# Homework 8 - Spectral embedding and clustering

This homework will not only help you get a better sense of how spectral embedding and clustering work, but also give you a stronger intuition for the "radial basis function" kernel, which is a common kernel used in many scientific applications.
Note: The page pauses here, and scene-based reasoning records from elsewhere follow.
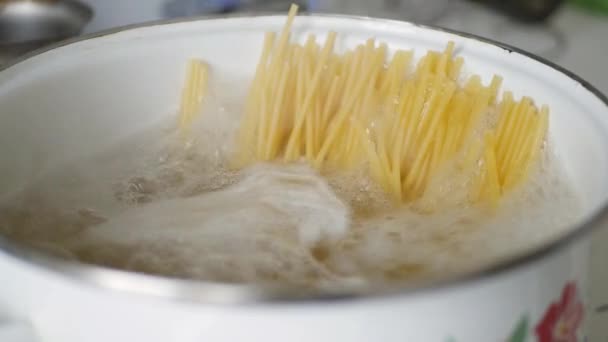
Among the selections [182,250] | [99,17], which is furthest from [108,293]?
[99,17]

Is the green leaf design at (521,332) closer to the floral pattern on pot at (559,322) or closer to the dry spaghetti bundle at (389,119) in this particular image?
the floral pattern on pot at (559,322)

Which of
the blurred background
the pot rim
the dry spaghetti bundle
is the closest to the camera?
the pot rim

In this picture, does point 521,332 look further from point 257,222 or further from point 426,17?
point 426,17

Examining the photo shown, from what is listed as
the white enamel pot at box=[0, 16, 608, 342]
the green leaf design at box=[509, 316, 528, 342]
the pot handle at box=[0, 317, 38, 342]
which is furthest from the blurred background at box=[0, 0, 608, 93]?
the green leaf design at box=[509, 316, 528, 342]

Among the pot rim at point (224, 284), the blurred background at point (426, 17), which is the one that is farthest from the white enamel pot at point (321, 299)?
the blurred background at point (426, 17)

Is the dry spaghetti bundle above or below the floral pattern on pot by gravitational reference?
above

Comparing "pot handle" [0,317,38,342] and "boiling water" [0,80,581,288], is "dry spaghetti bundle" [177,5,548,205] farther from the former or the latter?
"pot handle" [0,317,38,342]

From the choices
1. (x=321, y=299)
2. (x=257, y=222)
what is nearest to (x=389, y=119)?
(x=257, y=222)
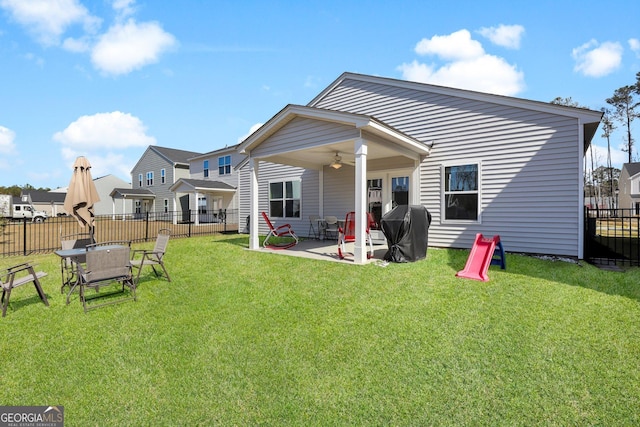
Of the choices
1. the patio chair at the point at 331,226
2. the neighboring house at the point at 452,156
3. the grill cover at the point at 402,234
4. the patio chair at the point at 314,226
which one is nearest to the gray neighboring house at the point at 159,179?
the patio chair at the point at 314,226

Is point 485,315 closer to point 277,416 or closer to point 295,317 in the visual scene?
point 295,317

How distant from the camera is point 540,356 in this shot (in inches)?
125

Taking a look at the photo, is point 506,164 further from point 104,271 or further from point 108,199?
point 108,199

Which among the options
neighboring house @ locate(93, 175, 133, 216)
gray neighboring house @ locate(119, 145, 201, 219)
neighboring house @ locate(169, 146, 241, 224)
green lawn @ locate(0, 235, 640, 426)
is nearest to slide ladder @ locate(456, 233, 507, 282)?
green lawn @ locate(0, 235, 640, 426)

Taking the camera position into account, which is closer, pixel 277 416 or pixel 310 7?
pixel 277 416

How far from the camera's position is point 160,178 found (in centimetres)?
2891

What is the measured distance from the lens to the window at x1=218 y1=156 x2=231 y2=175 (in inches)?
941

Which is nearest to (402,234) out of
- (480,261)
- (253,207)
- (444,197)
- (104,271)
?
(480,261)

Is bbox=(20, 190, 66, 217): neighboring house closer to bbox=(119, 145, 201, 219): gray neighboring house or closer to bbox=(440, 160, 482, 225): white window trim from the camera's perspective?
bbox=(119, 145, 201, 219): gray neighboring house

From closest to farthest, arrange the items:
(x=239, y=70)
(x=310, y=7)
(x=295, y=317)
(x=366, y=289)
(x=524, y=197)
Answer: (x=295, y=317), (x=366, y=289), (x=524, y=197), (x=310, y=7), (x=239, y=70)

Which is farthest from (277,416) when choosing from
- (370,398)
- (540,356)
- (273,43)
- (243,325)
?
(273,43)

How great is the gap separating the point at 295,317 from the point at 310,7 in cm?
887

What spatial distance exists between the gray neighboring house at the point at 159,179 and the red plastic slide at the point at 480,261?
974 inches

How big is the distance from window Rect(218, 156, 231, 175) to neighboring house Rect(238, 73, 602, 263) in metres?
14.7
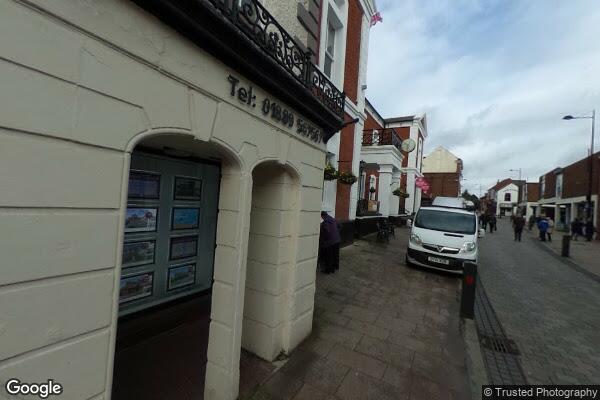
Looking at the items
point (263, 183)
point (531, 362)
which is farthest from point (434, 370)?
point (263, 183)

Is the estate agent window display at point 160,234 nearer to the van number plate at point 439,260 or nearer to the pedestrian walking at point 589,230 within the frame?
the van number plate at point 439,260

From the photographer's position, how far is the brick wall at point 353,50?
31.1 feet

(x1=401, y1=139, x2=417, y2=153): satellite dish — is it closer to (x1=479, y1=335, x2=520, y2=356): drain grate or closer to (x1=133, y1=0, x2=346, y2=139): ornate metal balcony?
(x1=479, y1=335, x2=520, y2=356): drain grate

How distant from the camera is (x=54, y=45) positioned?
59.0 inches

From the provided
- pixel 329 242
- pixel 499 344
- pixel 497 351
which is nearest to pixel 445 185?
pixel 329 242

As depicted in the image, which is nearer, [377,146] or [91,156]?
[91,156]

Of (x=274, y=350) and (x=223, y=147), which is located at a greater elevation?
(x=223, y=147)

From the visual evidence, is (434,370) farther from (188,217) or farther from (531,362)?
(188,217)

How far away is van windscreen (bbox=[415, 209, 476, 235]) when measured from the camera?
8.73m

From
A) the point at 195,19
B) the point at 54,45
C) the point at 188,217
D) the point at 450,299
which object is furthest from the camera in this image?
the point at 450,299

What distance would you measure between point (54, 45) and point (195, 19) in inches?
38.5

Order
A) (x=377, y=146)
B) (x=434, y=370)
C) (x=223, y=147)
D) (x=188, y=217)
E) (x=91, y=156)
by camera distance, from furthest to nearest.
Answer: (x=377, y=146)
(x=188, y=217)
(x=434, y=370)
(x=223, y=147)
(x=91, y=156)

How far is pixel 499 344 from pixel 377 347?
2.17 metres

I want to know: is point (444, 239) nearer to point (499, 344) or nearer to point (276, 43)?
point (499, 344)
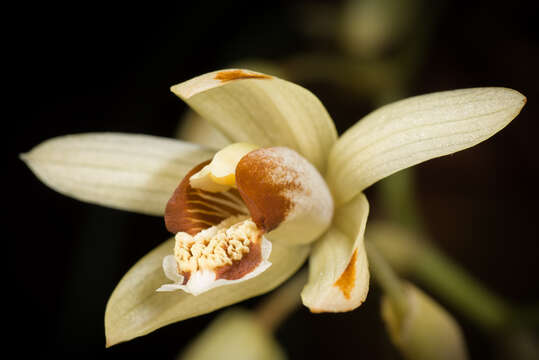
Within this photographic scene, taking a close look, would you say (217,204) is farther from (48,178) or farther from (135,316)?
(48,178)

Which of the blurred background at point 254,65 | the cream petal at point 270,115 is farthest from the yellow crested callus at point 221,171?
the blurred background at point 254,65

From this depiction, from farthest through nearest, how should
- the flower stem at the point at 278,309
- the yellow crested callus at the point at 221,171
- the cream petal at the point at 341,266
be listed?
the flower stem at the point at 278,309
the yellow crested callus at the point at 221,171
the cream petal at the point at 341,266

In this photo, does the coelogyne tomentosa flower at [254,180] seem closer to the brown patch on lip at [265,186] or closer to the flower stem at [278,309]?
the brown patch on lip at [265,186]

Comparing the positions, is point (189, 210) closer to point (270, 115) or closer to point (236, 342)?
point (270, 115)

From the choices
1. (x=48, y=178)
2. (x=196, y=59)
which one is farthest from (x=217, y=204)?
(x=196, y=59)

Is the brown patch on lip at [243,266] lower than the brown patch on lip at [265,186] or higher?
lower

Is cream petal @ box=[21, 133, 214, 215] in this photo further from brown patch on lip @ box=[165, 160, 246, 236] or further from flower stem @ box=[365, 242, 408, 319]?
flower stem @ box=[365, 242, 408, 319]

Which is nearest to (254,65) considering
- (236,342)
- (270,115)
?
(270,115)
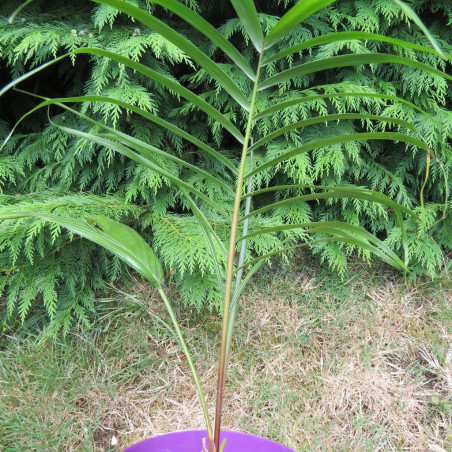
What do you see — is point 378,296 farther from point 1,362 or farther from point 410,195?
point 1,362

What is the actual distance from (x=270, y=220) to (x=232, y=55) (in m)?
0.93

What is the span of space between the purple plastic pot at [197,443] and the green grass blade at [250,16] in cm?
86

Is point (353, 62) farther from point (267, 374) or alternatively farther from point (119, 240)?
point (267, 374)

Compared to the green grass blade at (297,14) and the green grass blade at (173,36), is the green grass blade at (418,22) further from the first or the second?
the green grass blade at (173,36)

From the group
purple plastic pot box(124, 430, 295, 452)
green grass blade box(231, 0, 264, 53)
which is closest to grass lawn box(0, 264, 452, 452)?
purple plastic pot box(124, 430, 295, 452)

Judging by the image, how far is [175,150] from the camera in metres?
1.85

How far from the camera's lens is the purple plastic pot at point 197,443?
3.15 feet

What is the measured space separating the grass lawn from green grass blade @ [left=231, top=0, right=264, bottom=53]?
44.5 inches

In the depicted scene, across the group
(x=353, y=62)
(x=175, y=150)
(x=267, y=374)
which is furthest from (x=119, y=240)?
(x=175, y=150)

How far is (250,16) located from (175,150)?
1188 millimetres

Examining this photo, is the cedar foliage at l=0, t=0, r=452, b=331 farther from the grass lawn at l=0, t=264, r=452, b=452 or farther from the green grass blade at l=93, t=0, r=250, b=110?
the green grass blade at l=93, t=0, r=250, b=110

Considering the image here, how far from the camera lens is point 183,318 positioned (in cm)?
167

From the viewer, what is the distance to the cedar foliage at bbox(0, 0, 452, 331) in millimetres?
1531

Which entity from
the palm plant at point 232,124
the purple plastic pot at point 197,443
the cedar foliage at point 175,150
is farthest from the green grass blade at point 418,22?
the cedar foliage at point 175,150
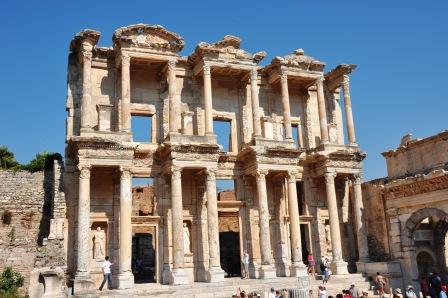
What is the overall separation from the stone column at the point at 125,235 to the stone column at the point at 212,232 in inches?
133

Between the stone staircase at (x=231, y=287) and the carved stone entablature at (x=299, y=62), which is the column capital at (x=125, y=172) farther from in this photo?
the carved stone entablature at (x=299, y=62)

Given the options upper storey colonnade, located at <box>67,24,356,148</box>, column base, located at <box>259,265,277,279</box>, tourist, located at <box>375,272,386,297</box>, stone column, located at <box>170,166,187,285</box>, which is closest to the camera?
stone column, located at <box>170,166,187,285</box>

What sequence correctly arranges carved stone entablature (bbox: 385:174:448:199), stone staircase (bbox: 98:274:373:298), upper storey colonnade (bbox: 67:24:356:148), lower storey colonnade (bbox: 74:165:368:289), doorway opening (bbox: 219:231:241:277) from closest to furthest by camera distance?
1. stone staircase (bbox: 98:274:373:298)
2. lower storey colonnade (bbox: 74:165:368:289)
3. carved stone entablature (bbox: 385:174:448:199)
4. upper storey colonnade (bbox: 67:24:356:148)
5. doorway opening (bbox: 219:231:241:277)

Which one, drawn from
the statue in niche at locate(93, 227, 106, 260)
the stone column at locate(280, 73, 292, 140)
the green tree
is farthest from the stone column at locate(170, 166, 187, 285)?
the green tree

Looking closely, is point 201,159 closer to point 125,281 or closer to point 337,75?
point 125,281

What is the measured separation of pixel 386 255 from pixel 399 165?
4.55 metres

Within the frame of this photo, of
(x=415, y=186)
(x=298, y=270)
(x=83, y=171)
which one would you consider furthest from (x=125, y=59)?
(x=415, y=186)

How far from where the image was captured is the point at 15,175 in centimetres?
2309

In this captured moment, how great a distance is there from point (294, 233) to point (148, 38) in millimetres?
11031

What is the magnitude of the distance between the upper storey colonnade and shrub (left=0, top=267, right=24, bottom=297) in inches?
237

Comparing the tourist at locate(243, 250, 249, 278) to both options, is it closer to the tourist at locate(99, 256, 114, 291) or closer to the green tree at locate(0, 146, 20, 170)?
the tourist at locate(99, 256, 114, 291)

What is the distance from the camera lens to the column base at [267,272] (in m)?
21.3

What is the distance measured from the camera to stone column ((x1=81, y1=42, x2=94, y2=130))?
20.4 meters

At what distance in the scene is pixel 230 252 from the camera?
27.9m
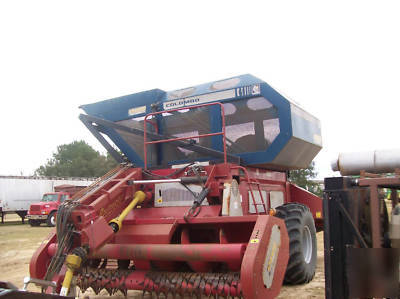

Make sure you have downloaded:
- X1.csv
- X2.csv
- X3.csv

In [None]:
import numpy as np
import matplotlib.pyplot as plt

## 0. Intro
Remember: 
- when performing spectral clustering, there is an adjacency matrix, which represents the graph/network of all data points. 
- Data points are connected if they are "close enough" to each together.
- **Question:** But what constitutes close enough?
- There are two ways to do this, as seen in the lecture notes on Embedding:
    - k-nearest neighbors
    - $\exp\left(-d^2/\epsilon\right)$ similarity: <u>radial basis function (RBF)</u> proximity.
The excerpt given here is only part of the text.